Montreal

'Extensive audit' of Lester B. Pearson's international department wasn't done, despite recommendation

The Lester B. Pearson School Board never commissioned an independent audit of its international department, even though its own audit committee recommended it nearly one a year ago, months before the board reached out to UPAC.

Committee called for independent audit months before board reached out to UPAC, ministry

Lester B. Pearson School Board head Suanne Stein Day says the external audit was never actually performed. She said the board was doing its own internal investigation into the international department at the time. (CBC)

The Lester B. Pearson School Board never commissioned an independent audit of its international department, even though its own audit committee recommended it nearly one a year ago, CBC News has learned through emails obtained through access to information.

Education Minister Sébastien Proulx announced last month that he was appointing auditor Michelle Lapointe to investigate both the LBPSB and the English Montreal School Board. UPAC is also investigating both boards.

​​But emails from November 2015 show that members of the board's audit committee were already struggling to get a clear picture of the department's financial situation ahead of a Dec. 7 meeting.

"I am eventually looking for a concise accounting of this program. Do you think this goal is possible?" wrote one committee member, whose name is redacted.

In another email, an unnamed committee member notes that "revenues for the international program are not completely separate from LBPSB accounting" and requests a separate accounting of the department.

The Lester B Pearson board said it reached out to UPAC about three months after it started investigating alleged "irregularities" in its international department, but did not commission an external audit. (Neil Herland/CBC)
The committee unanimously voted for an independent audit at a special meeting held two weeks later, on Dec. 21, and resolved that the results should be "communicated as soon as possible to the council of commissioners."

But this external audit was never actually performed, according to board chair Suanne Stein Day.

She said the board was doing its own internal investigations into "irregularities" in the international department at the time.

Three months later, the board reached out to UPAC and the ministry with its concerns about the department.

"Given the ongoing investigations, we didn't want to initiate another audit at that time without checking with the ministry," she said. "We're now at the time...when an audit will be performed."

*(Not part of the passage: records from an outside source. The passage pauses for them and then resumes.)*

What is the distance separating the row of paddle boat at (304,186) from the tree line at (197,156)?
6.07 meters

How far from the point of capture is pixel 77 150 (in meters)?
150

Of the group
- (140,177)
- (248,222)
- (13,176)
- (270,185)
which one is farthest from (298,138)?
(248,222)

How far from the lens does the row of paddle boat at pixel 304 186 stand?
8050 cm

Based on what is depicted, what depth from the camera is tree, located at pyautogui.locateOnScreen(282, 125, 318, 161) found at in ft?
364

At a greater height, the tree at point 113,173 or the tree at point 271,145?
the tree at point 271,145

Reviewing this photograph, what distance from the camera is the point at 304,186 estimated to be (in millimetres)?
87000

Calls for audit follow ethics complaint

The decision to officially call for an audit of the international department came just three hours after school board commissioners met to discuss a scathing letter from the head of the department demanding Stein Day's resignation.

That letter, amongst others, sparked an ethics investigation that found Stein Day had violated the ethics code, though the chair said the ethics commissioner did not retain the most serious allegations against her.

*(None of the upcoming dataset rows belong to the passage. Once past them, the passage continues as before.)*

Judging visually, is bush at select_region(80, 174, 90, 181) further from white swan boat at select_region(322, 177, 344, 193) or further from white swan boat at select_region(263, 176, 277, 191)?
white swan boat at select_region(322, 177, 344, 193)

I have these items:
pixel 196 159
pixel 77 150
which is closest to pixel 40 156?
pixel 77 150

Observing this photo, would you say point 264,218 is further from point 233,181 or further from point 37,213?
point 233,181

The letter, dated Dec. 13, 2015 and written by Carol Mastantuono, then director of the international department, alleged Stein Day had made "slanderous accusations" including "criminal allegations in terms of misappropriation of funds and embezzlement" and allegations of a "fraud ring."

"These remarks have deeply offended me on a personal and professional level," Mastantuono wrote.

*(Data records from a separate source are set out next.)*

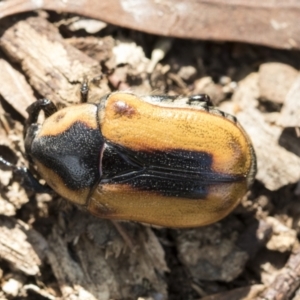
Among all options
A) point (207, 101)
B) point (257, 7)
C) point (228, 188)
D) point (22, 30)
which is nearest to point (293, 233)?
point (228, 188)

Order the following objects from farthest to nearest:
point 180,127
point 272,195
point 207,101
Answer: point 272,195 < point 207,101 < point 180,127

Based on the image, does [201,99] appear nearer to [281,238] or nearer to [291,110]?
[291,110]

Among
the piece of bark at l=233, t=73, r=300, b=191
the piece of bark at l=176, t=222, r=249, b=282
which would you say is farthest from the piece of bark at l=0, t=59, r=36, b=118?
the piece of bark at l=233, t=73, r=300, b=191

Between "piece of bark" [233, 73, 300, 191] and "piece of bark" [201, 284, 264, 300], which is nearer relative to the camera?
"piece of bark" [201, 284, 264, 300]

Notes from the commissioners' 7 p.m. meeting on Dec. 21, 2015 show the board, after reviewing the letter of complaint, recommended both an ethics review of the letter and "a full and extensive audit" of the International department.

At about 10 p.m., the audit committee voted unanimously in favour of an external audit.

Mastantuono was subsequently dismissed in September 2016. She has filed a complaint with the Quebec Labour Relations Board for wrongful dismissal and is awaiting a date for an administrative tribunal hearing. In a prior interview with CBC, Mastantuono denied any wrongdoing.

The board maintains her dismissal was not in response to her letter of complaint, but in connection with an investigation into "irregularities" in the international department.